In 2018, I made the voyage east from UCL to Queen Mary, where I now teach medieval literature.
I teach on:
- ESH110 – Literatures in Time: Texts and Contexts from the Eighth to the Sixteenth Century
- ESH283 – Arthurian Literature from Geoffrey of Monmouth to Game of Thrones
- ESH6029 – Heroes and Outlaws in History and Fiction, 1100-1600
- Medieval alchemy
- Nature in medieval literature
- Manuscripts and their readers
- Knowledge and desire
Recent and On-Going Research
I research medieval literature associated with alchemy written in both England and France. I have a particular interest in how alchemy was understood by novices, detractors, and armchair alchemists. At the heart of my research is a collection of largely anonymous poems written in a difficult and bombastic English, each claiming to teach their readers the secrets of alchemy.
The monograph I am currently working on, Understanding the Philosophers’ Stone: Literary Alchemies of the Late Middle Ages, looks at how various readers grappled with the linguistic obscurity of such poems. I am also working on an edited collection of previously unpublished alchemical literature.
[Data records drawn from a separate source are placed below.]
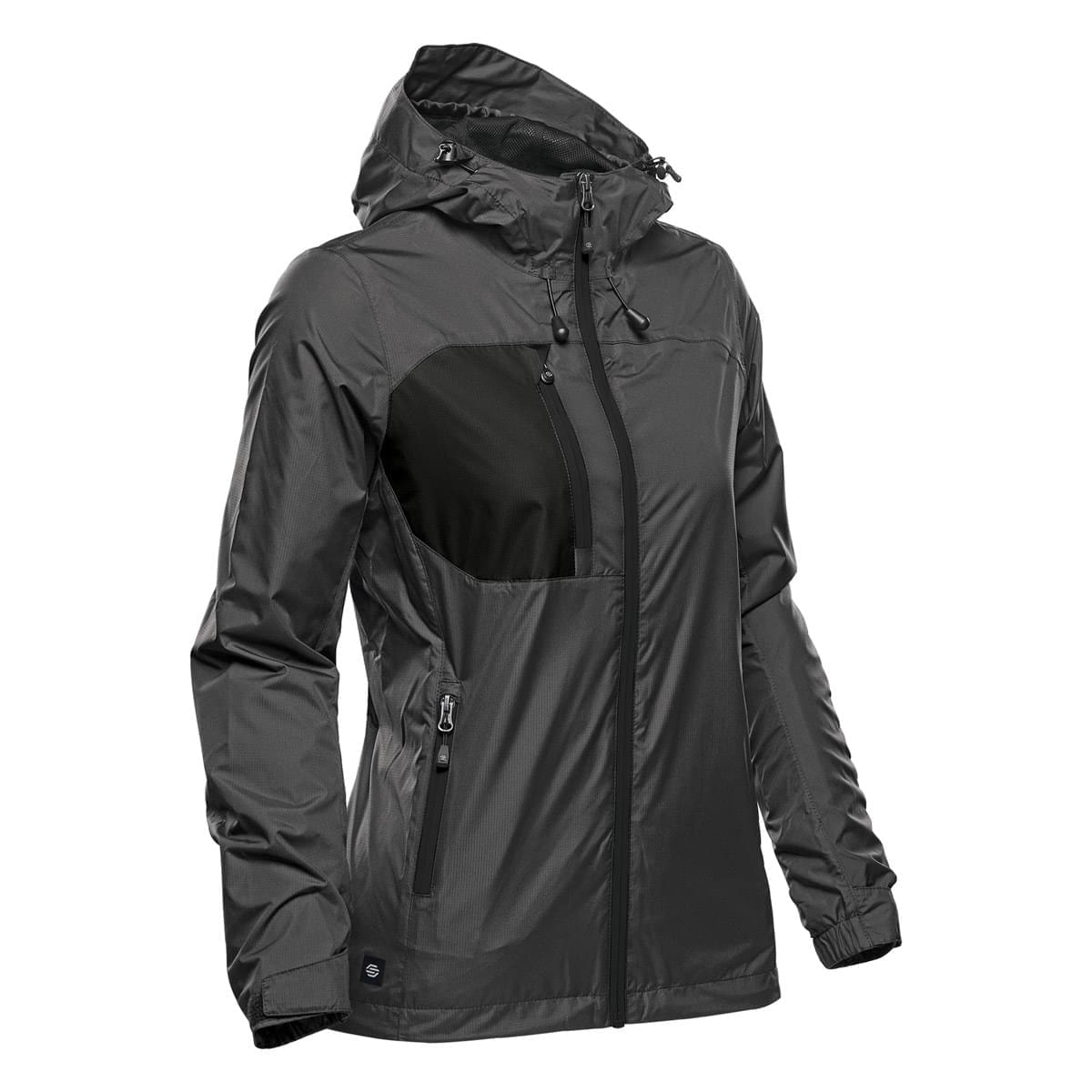 Stormtech Women's Olympia Shell 13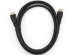  DisplayPort 1 Gembird CC-DP-1M  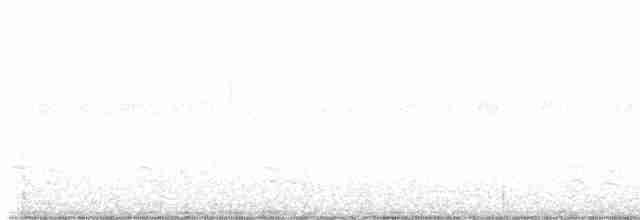 Gri Yanaklı Bülbül Ardıcı - ML617936169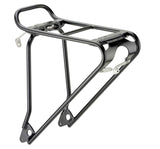 Racktime Topit Evo Front Pannier Rack with Snap It System (4433317593139)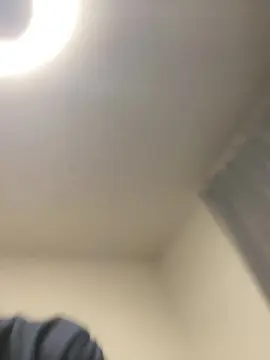 Cam4 Live Sex Cam of huffies_cam_23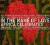IN THE NAME OF LOVE: AFRICA CELEBRATES U2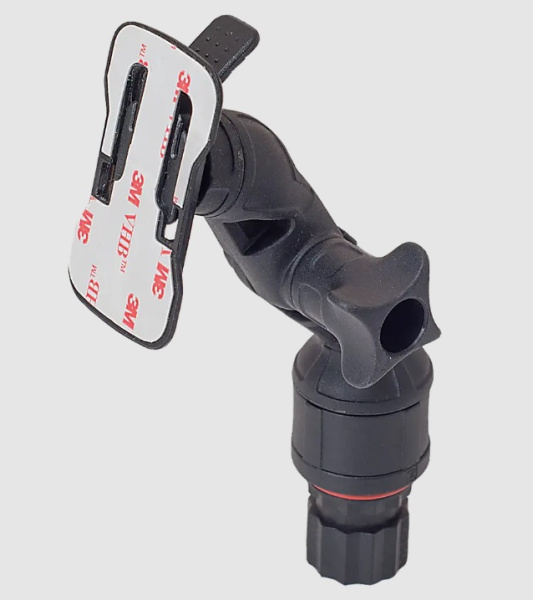 Триимач FASTEN під адаптер Type-M (MAx021) (01.06.001.02.01)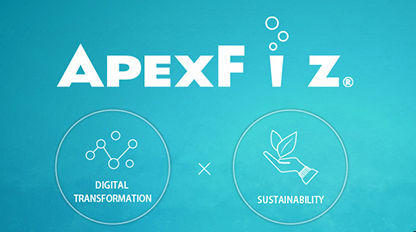 Logiciel de visualisation - APEXFiz® - SHIMA SEIKI - de rendu réaliste / de génération de données et de graphiques d'outillage / de conversion de données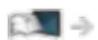 PANASONIC Viera TX-50CSF637 - ■ Automaticky - Kabelová - 1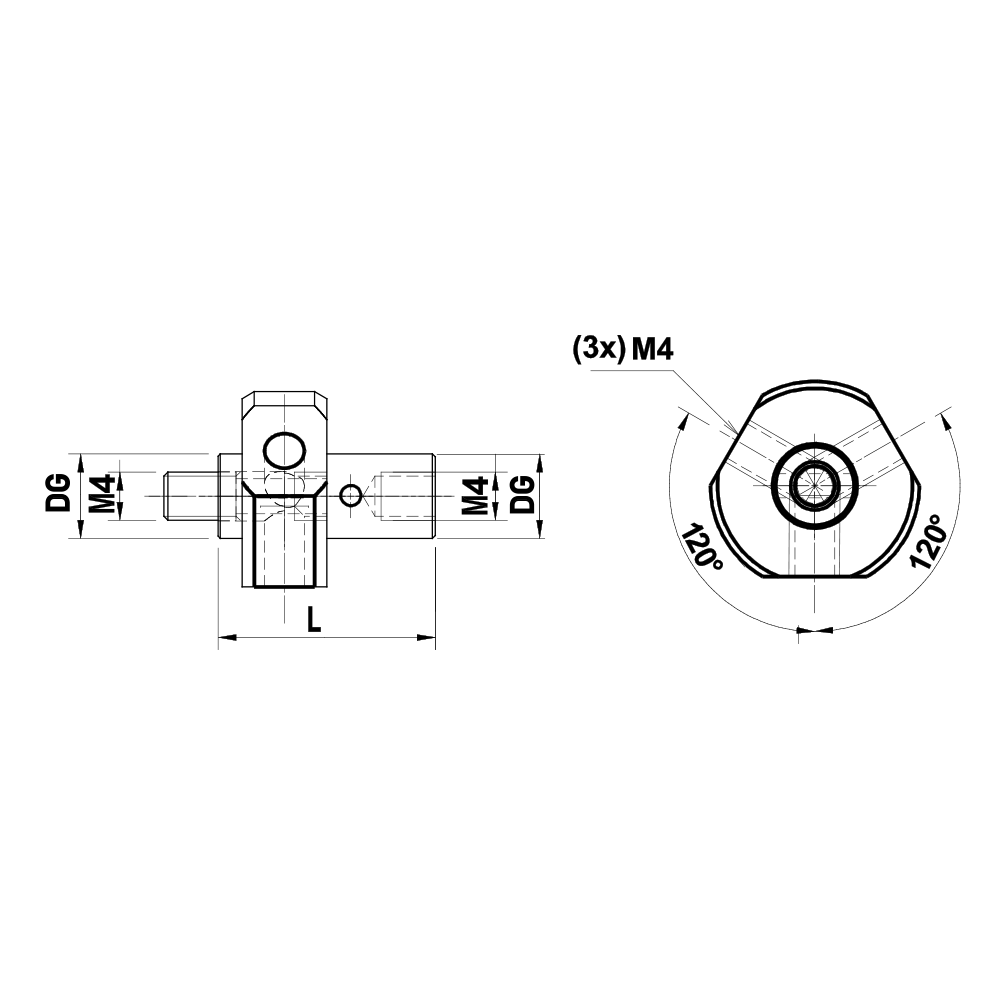 HI M4 000 15 018/3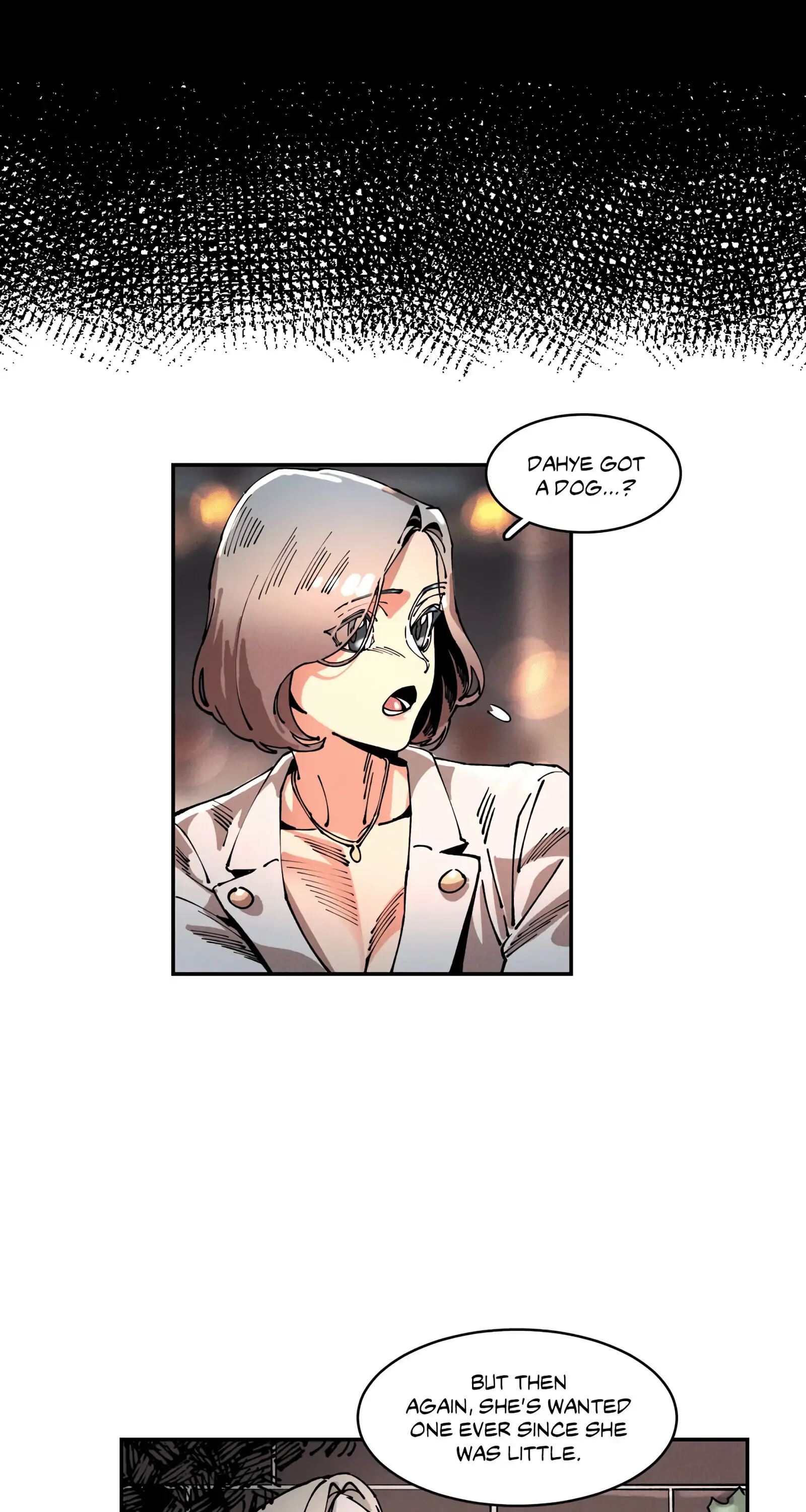 White Angels Get No Rest Chapter 16 image 23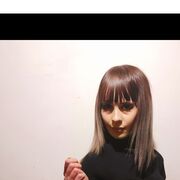 ���������� �����, ���� ������� ������, 40 ���, ������������ ��� ������, ���������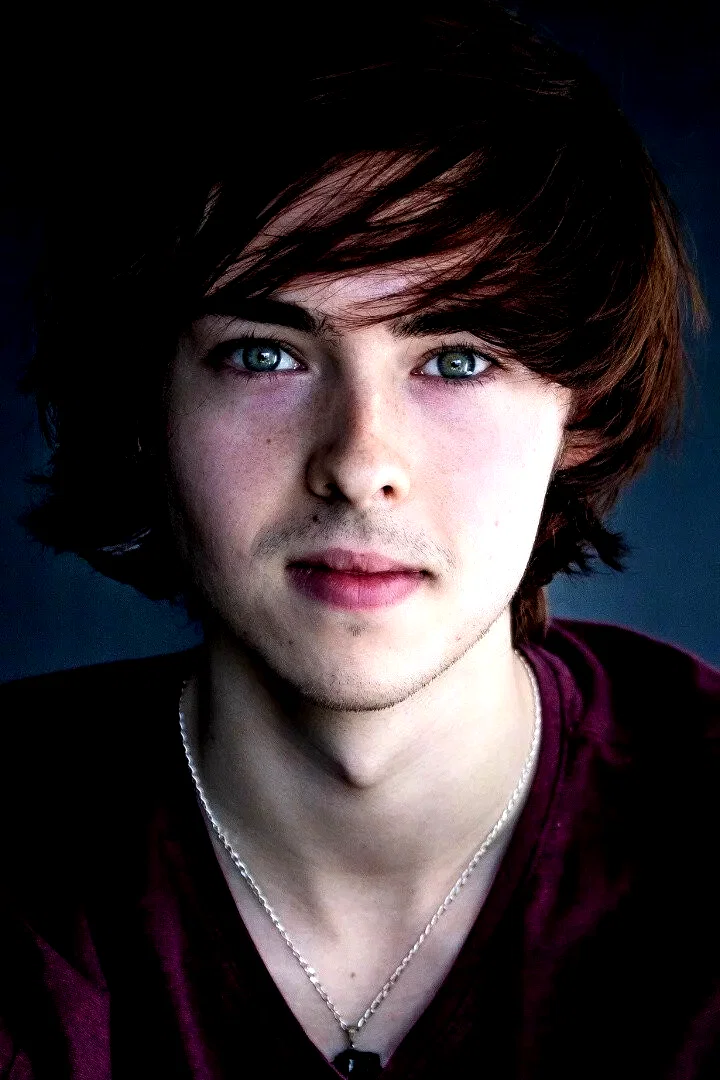  Daniel Lasker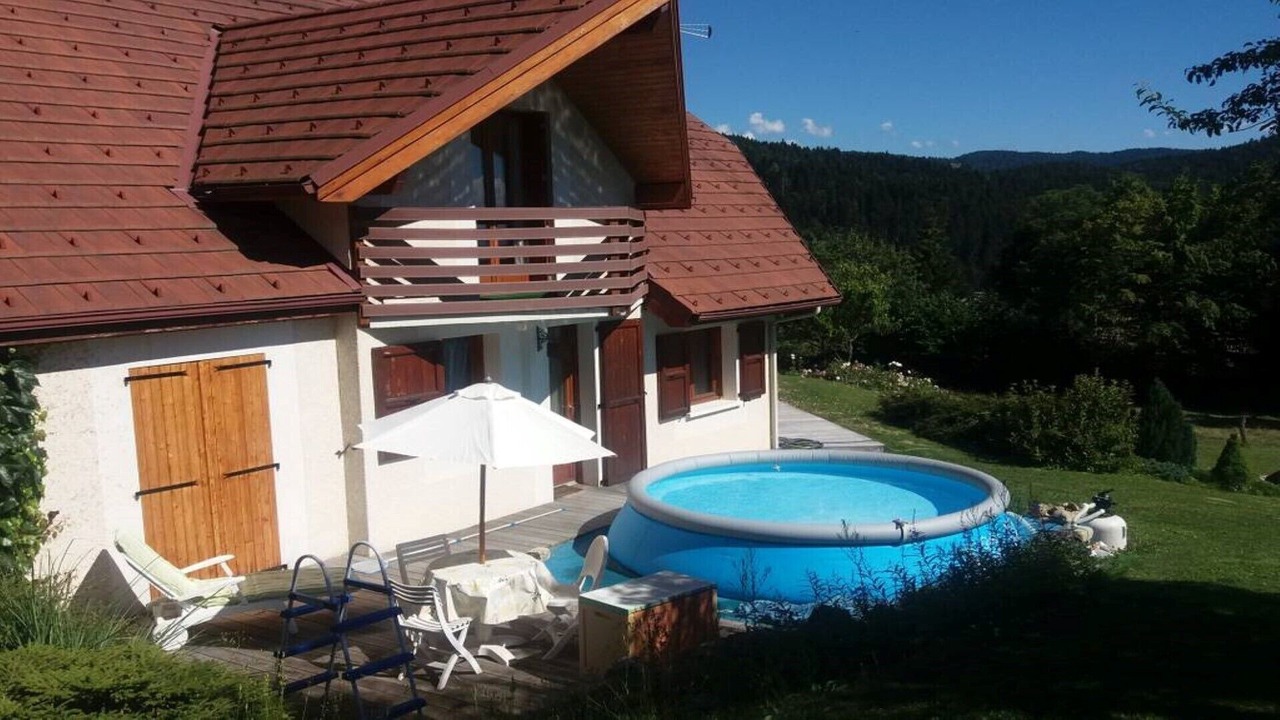 Photo of Outdoor in Sarcenas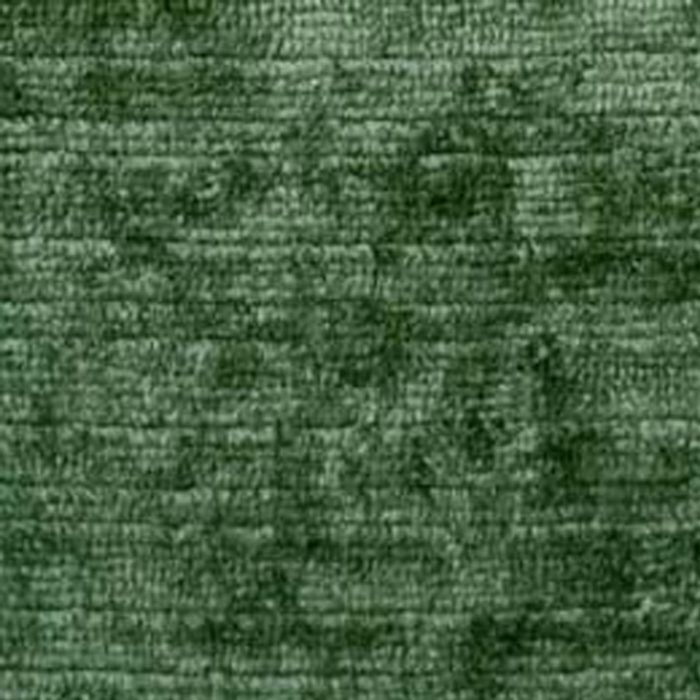 Chenille - Pinewood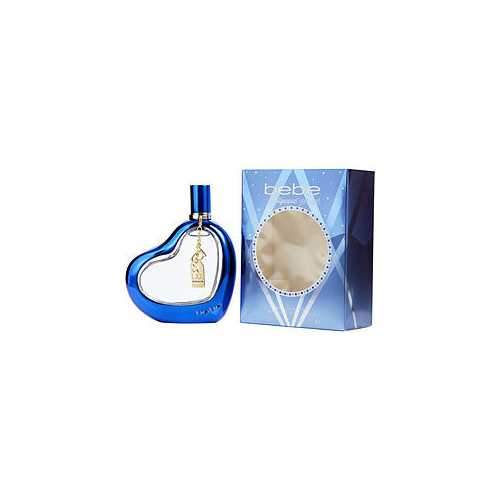 BEBE HOLLYWOOD JETSET by Bebe (WOMEN)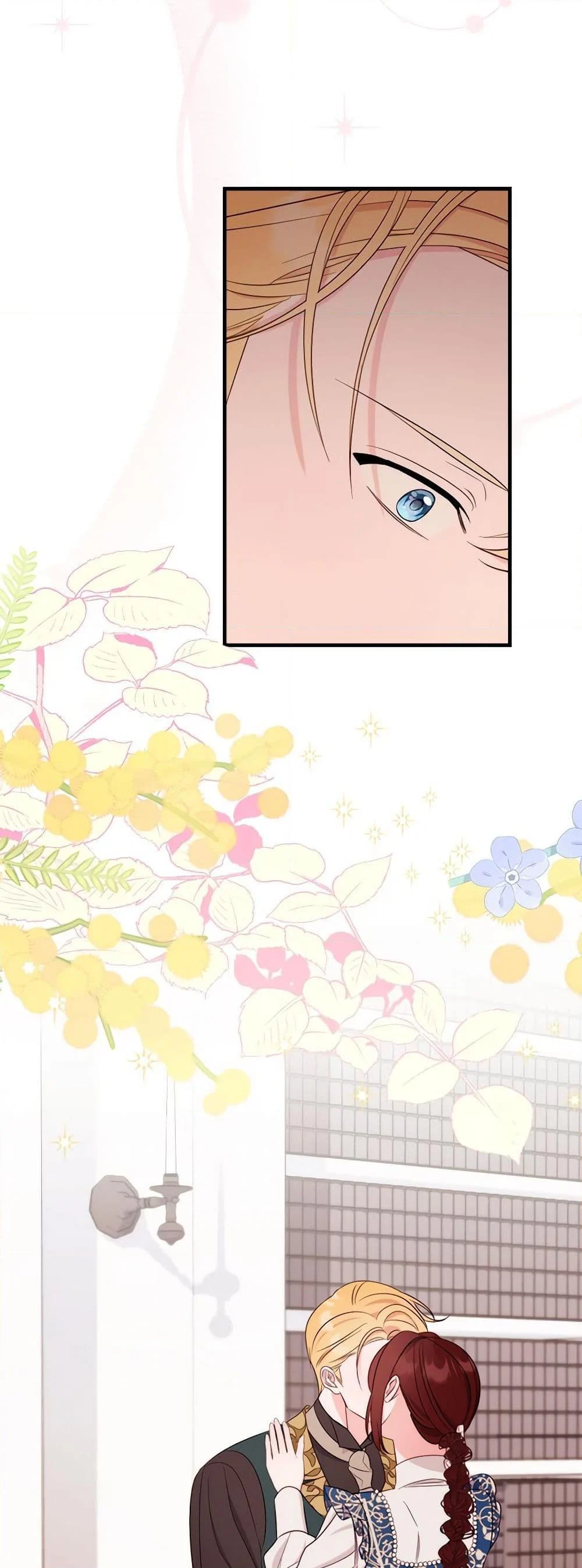 The Raven Duchess ตอนที่ 85 16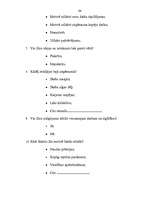 Referāts 'Personāla vadīšanas process, pārtikas tirdzniecība', 64.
‘Alchemy and Translation’, in A Companion to Medieval Translation, ed. Jeanette Beer (Leeds: Arc Humanities Press, 2019), pp. 142-152
My alchemical alter ego, Theophrastus Bombastus, has been spreading news about my research to churches and folk festivals across the country since 2016.
I directed ‘The Resurrection’ at the 2019 Oxford Medieval Mystery Cycle at St. Edmund Hall and will be directing ‘The Crucifixion’ in 2020.